DIRECTIVE - Reproduce, character for character, the lines from the one containing "Is l=0, t=178, r=300, b=300: snow-covered" through the final line, including both.

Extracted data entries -

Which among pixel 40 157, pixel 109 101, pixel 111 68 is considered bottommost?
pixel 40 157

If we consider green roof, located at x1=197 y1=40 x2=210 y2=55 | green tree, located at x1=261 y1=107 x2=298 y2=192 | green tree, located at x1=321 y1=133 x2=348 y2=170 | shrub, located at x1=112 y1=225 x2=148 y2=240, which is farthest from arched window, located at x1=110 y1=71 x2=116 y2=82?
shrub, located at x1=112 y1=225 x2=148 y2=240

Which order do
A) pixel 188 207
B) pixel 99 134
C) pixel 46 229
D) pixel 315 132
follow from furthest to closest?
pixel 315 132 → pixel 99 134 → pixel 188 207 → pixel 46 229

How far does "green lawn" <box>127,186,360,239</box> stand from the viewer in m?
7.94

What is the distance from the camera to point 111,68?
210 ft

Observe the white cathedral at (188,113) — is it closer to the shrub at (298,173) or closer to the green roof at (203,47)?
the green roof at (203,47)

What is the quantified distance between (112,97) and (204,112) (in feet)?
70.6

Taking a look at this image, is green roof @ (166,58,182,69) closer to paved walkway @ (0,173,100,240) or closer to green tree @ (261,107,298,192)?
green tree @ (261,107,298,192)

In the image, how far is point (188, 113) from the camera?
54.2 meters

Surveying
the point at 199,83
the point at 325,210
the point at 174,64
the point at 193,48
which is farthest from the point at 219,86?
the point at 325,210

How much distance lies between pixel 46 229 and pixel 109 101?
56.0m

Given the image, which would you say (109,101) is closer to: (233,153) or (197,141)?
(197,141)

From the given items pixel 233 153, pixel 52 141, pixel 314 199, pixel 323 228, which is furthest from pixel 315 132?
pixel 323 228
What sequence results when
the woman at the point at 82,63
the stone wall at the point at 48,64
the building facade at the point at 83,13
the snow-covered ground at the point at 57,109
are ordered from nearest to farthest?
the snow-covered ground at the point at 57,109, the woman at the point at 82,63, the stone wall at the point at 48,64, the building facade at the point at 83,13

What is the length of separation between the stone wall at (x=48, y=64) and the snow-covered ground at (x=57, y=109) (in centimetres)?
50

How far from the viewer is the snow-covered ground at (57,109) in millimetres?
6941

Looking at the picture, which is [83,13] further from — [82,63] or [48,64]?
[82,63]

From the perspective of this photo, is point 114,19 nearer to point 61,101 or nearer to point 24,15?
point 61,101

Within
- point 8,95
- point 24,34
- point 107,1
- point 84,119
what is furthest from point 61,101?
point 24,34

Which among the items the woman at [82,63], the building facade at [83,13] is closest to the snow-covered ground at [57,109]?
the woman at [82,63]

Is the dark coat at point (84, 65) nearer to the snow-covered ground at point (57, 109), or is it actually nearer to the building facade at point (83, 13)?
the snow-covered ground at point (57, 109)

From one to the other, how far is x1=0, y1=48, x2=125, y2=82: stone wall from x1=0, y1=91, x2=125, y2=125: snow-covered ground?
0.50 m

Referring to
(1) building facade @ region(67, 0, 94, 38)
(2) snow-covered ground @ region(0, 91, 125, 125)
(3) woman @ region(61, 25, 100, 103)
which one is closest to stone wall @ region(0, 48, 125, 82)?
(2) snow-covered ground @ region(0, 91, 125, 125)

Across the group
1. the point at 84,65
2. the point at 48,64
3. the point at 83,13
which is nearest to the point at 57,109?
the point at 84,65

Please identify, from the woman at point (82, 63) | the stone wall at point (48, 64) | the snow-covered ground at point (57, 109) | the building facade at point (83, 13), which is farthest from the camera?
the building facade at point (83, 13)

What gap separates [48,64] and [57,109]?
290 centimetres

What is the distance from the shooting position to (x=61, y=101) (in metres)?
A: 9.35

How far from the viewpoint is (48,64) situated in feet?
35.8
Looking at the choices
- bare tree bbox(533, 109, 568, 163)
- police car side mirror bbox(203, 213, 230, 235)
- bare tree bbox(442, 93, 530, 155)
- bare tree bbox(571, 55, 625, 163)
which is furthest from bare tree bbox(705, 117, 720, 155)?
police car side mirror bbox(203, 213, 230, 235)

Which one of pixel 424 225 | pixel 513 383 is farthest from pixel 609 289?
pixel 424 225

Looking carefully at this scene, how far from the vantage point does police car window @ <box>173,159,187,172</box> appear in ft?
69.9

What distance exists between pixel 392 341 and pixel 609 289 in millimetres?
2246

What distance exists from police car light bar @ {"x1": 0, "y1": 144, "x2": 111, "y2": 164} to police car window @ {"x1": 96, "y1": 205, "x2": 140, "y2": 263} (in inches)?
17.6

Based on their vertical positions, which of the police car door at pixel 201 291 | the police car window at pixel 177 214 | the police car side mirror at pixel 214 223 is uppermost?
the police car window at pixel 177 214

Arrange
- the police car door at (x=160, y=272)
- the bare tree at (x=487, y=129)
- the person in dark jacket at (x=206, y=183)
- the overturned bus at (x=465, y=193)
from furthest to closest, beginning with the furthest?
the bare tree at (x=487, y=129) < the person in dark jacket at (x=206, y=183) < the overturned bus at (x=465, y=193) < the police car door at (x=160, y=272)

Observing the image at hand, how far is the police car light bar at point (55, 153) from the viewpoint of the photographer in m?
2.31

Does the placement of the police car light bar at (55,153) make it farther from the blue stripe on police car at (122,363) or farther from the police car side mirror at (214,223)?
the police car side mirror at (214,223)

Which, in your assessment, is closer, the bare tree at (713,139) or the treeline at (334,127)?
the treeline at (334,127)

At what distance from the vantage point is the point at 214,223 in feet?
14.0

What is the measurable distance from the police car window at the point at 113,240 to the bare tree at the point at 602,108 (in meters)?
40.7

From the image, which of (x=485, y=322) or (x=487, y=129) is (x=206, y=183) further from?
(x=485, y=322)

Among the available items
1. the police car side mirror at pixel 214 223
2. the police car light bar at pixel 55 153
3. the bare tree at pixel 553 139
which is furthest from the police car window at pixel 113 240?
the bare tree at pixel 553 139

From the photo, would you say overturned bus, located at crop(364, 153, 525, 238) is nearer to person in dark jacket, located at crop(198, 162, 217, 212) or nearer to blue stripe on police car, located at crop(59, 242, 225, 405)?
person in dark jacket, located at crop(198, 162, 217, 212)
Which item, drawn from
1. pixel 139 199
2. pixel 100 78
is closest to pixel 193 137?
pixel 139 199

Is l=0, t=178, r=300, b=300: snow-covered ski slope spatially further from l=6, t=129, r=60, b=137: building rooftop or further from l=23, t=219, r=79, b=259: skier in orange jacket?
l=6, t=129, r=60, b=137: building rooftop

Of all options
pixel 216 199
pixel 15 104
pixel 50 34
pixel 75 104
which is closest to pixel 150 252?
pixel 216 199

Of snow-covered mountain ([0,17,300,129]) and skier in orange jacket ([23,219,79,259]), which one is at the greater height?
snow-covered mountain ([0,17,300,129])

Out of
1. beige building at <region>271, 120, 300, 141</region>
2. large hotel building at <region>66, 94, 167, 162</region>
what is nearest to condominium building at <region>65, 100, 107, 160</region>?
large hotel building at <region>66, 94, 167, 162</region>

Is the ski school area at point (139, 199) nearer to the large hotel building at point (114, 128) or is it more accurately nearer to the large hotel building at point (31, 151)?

SOLUTION TO THIS TASK -
Is l=0, t=178, r=300, b=300: snow-covered ski slope spatially further from l=6, t=129, r=60, b=137: building rooftop or further from l=23, t=219, r=79, b=259: skier in orange jacket?
l=6, t=129, r=60, b=137: building rooftop

Of all options
pixel 216 199
pixel 15 104
pixel 50 34
pixel 75 104
which is closest to pixel 150 252?
pixel 216 199

Of snow-covered mountain ([0,17,300,129]) and skier in orange jacket ([23,219,79,259]), which one is at the greater height?
snow-covered mountain ([0,17,300,129])

Out of
1. beige building at <region>271, 120, 300, 141</region>
2. large hotel building at <region>66, 94, 167, 162</region>
what is nearest to condominium building at <region>65, 100, 107, 160</region>?
large hotel building at <region>66, 94, 167, 162</region>

Is the ski school area at point (139, 199) nearer to the large hotel building at point (114, 128) or is it more accurately nearer to the large hotel building at point (31, 151)?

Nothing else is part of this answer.